Describe the function of the heart in the cardiovascular system.

Answer 14

The heart is a muscular organ that pumps blood through blood vessels to all parts of the body. It establishes the pressure gradient needed for blood to flow to tissues.

Question 15

Name the three types of blood vessels and their primary functions.

Answer 15

Arteries: Carry blood away from the heart
Capillaries: Facilitate the exchange of gases, nutrients, and waste products between blood and tissues
Veins: Pump blood toward the heart

Question 16

Explain the role of the pericardium in protecting the heart.

Answer 16

The pericardium is a double-layered sac that encloses the heart. It is comprised of an outer fibrous pericardium and an inner serous pericardium. The fibrous pericardium is tough and protects the heart, anchoring it to the surrounding walls and preventing it from overfilling with blood. The serous pericardium is a thinner, more delicate membrane and is further divided into two layers: the parietal layer, which attaches to the fibrous pericardium, and the visceral layer, which sits directly on the heart. Between these two layers is the pericardial cavity, which contains a small amount of fluid that reduces friction between the layers as the heart beats.

Question 17

Describe the function of the coronary circulation.

Answer 17

Coronary circulation transports oxygenated blood to the heart muscle (myocardium). It ensures that the heart receives a continuous supply of oxygen, allowing it to function and survive.

Question 18

Provide an overview of blood flow through the heart.

Answer 18

Blood flows through the heart in the following sequence:

Deoxygenated blood enters the right atrium from the body.
Blood moves from the right atrium to the right ventricle through the tricuspid valve.
The right ventricle pumps blood to the pulmonary circulation through the pulmonary valve.
In the lungs, blood becomes oxygenated.
Oxygenated blood returns to the left atrium from the lungs.
Blood flows from the left atrium to the left ventricle through the bicuspid (mitral) valve.
═══
### Tasks to carry out
a) Answer these questions from the heart and circulation text:
(i) Through which valve does blood pass from the right atrium to the right ventricle?
(ii) What does the fluid in the pericardial cavity do?
(iii) What does coronary circulation transport, and to what tissue?
b) Extend the heart and circulation text from its last line, keeping its format.
The entries are not needed for this work.
═══
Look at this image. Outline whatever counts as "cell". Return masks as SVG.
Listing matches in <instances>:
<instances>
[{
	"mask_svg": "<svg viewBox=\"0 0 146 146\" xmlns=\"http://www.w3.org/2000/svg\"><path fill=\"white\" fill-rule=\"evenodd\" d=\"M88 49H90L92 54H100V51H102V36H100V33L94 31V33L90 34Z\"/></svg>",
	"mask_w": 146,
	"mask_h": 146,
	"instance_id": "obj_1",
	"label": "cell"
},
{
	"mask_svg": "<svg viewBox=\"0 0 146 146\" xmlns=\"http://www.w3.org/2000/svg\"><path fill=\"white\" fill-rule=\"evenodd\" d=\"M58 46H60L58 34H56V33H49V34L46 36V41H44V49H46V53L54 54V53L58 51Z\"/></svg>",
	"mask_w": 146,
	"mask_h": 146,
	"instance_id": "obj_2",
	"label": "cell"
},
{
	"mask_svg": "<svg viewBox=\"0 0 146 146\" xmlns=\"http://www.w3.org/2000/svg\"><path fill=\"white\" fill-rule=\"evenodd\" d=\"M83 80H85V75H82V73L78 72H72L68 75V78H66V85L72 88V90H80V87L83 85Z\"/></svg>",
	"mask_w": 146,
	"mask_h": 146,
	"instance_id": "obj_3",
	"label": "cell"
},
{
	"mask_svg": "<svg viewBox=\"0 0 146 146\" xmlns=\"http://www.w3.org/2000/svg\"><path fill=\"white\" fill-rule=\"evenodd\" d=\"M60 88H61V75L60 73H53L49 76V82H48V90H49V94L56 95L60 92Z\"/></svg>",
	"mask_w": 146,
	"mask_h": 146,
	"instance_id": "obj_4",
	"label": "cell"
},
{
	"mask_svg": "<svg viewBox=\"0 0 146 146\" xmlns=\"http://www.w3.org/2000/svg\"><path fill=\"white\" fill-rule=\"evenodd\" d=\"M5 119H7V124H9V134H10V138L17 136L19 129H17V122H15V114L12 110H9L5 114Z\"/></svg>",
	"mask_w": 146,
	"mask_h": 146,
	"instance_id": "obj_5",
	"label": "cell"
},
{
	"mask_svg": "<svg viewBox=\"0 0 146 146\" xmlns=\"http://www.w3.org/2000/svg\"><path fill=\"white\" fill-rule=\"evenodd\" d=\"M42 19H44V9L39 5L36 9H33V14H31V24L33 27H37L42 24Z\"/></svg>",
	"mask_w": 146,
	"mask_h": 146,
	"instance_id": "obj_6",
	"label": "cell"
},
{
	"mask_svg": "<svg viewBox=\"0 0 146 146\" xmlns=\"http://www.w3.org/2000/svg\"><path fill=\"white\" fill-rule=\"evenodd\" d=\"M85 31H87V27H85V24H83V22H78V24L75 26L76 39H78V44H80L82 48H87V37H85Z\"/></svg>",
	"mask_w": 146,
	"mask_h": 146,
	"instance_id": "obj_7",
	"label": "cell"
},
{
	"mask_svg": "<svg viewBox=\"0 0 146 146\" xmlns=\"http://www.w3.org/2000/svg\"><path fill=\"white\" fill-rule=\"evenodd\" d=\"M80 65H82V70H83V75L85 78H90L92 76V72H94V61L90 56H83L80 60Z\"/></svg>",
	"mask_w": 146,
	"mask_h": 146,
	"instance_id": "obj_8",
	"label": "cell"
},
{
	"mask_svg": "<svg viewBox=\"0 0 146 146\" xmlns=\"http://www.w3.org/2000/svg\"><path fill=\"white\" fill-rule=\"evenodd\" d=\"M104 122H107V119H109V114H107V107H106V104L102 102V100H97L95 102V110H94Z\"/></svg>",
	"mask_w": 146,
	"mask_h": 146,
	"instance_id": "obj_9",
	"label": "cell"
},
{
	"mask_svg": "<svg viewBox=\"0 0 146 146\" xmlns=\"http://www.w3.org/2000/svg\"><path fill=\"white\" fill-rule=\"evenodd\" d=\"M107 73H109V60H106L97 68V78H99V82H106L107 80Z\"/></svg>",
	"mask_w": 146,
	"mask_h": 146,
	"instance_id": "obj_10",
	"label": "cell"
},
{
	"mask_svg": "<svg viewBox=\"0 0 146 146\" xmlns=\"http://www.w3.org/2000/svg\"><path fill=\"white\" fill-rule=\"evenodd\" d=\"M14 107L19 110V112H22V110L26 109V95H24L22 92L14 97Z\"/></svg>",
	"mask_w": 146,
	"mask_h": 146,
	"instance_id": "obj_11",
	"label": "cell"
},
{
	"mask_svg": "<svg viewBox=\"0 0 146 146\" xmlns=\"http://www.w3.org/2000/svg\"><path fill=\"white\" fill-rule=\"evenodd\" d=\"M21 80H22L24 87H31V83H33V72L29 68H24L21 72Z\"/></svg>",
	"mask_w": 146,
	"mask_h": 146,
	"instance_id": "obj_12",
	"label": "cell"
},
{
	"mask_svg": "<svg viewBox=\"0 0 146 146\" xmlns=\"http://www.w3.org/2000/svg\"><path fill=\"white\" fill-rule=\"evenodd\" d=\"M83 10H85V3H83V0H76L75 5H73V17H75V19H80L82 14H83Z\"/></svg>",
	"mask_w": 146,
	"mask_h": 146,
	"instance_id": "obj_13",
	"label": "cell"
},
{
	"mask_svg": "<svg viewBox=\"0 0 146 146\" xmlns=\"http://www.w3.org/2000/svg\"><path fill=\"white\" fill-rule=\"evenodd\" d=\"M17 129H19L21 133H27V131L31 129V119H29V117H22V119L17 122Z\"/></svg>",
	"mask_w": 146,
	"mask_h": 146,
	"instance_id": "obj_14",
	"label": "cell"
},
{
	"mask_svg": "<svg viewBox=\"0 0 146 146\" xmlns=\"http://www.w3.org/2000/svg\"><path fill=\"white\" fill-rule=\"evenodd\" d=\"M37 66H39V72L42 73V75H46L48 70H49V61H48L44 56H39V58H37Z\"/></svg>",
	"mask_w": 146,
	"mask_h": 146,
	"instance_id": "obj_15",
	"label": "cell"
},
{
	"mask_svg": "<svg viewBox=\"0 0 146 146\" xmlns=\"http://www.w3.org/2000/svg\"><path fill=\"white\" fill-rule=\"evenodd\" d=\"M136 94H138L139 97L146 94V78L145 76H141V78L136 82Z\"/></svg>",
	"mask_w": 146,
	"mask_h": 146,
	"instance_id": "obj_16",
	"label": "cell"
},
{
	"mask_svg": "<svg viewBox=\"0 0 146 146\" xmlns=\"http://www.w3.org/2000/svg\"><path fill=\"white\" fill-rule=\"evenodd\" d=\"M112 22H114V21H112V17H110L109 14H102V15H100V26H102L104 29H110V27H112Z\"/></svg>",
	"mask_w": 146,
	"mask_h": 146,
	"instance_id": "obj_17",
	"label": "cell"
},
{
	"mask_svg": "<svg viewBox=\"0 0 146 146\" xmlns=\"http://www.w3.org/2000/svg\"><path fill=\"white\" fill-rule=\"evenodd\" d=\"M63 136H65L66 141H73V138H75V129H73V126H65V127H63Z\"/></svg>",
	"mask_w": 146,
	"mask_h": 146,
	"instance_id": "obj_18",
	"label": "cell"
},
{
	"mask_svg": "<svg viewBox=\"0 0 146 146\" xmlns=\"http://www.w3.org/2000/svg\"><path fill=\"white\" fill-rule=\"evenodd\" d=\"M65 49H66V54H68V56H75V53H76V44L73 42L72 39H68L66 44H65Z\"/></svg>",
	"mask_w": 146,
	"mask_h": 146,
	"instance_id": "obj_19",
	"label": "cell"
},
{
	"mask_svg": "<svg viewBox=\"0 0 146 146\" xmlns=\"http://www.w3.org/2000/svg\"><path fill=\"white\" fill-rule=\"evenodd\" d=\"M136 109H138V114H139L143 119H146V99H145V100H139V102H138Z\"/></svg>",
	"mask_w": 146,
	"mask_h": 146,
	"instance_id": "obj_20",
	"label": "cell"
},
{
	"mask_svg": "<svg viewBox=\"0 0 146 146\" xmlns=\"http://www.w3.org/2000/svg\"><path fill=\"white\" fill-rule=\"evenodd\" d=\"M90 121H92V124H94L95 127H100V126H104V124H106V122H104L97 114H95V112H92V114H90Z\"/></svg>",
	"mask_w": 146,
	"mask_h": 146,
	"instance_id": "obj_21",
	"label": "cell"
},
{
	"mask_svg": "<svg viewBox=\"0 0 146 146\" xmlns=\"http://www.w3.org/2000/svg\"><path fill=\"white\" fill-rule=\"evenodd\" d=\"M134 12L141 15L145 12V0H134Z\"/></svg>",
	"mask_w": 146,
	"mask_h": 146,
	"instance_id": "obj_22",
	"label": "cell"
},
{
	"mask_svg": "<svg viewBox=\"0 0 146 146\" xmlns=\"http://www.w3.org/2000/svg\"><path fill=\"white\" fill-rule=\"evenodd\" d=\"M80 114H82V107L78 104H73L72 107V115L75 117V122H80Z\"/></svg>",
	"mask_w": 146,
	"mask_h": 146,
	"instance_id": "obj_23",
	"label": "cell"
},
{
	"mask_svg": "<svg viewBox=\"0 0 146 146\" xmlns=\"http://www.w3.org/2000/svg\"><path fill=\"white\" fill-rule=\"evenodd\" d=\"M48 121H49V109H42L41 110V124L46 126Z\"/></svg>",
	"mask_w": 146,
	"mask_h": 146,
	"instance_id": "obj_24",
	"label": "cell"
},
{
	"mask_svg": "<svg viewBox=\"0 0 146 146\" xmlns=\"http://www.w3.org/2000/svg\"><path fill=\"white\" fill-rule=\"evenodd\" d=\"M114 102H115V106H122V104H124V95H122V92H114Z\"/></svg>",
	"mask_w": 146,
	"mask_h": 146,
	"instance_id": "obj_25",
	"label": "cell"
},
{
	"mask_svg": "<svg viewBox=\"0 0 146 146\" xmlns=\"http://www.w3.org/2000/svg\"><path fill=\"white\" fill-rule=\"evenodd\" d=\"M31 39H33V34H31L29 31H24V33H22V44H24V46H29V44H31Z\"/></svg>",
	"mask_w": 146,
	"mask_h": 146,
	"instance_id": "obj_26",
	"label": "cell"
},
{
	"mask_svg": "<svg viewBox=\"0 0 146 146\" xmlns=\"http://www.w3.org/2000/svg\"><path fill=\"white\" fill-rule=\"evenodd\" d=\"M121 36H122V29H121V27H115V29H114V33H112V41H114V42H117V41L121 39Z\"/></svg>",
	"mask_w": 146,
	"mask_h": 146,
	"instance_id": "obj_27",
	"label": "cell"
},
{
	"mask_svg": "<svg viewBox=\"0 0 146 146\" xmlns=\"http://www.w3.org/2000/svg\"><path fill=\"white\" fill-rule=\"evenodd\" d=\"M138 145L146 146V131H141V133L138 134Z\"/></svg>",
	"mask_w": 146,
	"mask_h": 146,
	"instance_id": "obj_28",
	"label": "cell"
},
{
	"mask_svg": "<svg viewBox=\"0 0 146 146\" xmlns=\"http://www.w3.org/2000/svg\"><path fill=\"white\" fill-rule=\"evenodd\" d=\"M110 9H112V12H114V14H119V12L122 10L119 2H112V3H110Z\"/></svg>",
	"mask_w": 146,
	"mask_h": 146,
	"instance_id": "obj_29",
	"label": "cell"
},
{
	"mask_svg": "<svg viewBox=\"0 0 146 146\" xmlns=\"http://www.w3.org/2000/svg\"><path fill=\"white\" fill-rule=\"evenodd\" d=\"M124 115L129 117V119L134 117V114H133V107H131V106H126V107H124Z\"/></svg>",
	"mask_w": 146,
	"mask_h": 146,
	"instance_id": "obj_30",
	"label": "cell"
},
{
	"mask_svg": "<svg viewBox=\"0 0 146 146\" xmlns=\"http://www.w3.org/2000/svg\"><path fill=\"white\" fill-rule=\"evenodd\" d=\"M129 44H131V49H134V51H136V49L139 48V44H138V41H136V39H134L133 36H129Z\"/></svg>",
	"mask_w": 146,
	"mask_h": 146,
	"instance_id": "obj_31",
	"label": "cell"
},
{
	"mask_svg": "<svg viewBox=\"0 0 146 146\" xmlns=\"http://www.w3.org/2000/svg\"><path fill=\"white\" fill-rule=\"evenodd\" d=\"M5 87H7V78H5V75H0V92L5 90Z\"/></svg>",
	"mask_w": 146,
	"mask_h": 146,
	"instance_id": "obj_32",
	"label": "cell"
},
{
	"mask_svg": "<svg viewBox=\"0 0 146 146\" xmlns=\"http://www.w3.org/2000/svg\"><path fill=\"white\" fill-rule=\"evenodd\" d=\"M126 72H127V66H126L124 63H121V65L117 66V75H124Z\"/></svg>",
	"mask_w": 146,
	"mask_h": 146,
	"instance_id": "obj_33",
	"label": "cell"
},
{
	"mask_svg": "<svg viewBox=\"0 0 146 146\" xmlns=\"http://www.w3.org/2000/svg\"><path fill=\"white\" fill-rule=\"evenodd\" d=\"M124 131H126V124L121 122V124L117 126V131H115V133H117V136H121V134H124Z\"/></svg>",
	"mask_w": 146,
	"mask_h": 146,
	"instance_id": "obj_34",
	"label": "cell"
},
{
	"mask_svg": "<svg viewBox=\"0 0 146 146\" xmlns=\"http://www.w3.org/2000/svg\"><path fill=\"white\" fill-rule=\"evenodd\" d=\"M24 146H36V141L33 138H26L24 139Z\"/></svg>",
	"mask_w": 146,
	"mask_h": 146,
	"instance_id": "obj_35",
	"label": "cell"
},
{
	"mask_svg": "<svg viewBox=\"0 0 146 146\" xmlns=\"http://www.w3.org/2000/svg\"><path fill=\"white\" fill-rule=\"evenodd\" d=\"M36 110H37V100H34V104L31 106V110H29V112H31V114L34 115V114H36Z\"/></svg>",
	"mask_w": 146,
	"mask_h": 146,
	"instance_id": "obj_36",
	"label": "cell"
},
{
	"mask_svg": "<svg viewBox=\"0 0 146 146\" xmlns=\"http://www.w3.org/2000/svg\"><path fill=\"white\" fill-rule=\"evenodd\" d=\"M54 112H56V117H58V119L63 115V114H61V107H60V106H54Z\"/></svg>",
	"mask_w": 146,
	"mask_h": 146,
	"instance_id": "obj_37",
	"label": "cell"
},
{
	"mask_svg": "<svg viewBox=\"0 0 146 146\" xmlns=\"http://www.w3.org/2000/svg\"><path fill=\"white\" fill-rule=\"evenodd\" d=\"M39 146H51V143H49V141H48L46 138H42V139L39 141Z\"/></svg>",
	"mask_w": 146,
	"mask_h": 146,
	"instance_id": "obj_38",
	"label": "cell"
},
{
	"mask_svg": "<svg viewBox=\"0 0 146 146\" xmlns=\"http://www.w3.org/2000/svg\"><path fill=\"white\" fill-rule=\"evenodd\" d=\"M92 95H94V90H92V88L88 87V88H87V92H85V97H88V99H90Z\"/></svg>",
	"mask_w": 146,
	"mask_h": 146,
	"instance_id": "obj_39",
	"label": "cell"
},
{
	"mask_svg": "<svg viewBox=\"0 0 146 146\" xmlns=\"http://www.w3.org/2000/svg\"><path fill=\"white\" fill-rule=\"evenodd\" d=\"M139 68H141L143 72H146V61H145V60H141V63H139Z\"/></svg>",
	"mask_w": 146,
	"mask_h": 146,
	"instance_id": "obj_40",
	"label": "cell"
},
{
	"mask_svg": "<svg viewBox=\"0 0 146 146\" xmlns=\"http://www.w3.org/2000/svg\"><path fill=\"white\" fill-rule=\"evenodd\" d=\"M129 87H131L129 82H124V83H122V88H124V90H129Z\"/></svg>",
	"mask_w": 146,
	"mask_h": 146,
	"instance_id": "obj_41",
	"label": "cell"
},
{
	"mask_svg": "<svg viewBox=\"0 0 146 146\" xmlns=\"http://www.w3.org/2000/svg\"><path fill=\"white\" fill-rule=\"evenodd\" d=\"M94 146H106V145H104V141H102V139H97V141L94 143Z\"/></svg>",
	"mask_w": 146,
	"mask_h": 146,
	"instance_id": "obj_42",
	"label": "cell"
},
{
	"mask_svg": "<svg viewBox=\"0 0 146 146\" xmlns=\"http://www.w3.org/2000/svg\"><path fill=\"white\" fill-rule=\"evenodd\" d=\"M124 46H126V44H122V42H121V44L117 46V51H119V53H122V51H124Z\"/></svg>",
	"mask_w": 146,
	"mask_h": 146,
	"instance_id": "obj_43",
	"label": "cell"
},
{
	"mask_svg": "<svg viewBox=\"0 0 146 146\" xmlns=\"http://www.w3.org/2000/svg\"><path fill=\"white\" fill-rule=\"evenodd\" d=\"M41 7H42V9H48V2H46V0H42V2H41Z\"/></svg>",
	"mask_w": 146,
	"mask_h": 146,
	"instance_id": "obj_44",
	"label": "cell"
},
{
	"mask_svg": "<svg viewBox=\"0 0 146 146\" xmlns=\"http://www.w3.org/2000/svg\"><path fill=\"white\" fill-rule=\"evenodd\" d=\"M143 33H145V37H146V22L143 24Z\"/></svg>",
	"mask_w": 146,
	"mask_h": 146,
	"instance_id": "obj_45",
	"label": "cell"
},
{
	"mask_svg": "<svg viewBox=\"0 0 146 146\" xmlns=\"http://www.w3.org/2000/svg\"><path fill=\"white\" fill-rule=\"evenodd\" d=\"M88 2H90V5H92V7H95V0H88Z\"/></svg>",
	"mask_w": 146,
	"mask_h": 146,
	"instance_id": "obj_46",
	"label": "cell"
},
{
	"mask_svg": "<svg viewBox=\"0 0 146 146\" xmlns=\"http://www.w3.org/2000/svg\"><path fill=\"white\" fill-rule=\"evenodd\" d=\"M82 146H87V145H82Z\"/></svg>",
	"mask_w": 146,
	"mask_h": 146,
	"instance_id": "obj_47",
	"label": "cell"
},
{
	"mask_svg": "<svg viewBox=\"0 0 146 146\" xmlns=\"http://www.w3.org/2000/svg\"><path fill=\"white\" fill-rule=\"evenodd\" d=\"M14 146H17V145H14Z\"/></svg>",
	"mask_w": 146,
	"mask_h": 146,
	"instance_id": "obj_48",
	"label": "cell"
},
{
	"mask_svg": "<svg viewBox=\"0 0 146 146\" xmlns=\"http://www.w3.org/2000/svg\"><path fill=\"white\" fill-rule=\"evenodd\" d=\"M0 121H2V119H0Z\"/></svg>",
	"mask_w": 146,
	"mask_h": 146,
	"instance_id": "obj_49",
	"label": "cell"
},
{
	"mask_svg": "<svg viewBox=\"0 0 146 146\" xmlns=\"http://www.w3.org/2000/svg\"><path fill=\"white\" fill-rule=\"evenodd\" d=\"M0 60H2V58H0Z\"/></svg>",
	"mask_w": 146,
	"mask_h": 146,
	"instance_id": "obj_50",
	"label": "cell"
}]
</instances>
═══
### Set of answers
a)
(i) The tricuspid valve.
(ii) It reduces friction between the layers as the heart beats.
(iii) It transports oxygenated blood to the heart muscle (myocardium).

b)
The left ventricle pumps oxygenated blood into the systemic circulation to supply the body.

Question 19

Explain the terms diastole and systole in the context of the cardiac cycle.

Answer 19

Diastole is the phase of the cardiac cycle when the heart relaxes and fills with blood after contraction. Systole is the phase when the heart contracts to pump blood out to the rest of the body.

Question 20

Differentiate between the roles of the left and right sides of the heart.

Answer 20

The left side of the heart receives oxygenated bloodfrom the lungs and transports to the systemic circulation, while the right side receives oxygen-poor blood from the veins and pumps it through the arteries to the lungs.

Question 21

What is the function of the papillary muscles in the heart?

Answer 21

Papillary muscles in the heart play a role in preventing the backflow of blood through the atrioventricular valves (tricuspid and bicuspid valves).

Question 22

How does blood flow in the systemic circulation differ from the pulmonary circulation?

Answer 22

In the systemic circulation, the left ventricle pumps oxygenated blood to supply the body, while in the pulmonary circulation, the right ventricle pumps oxygen-poor blood to the lungs.

Question 23

What are the major blood vessels that bring blood back to the heart?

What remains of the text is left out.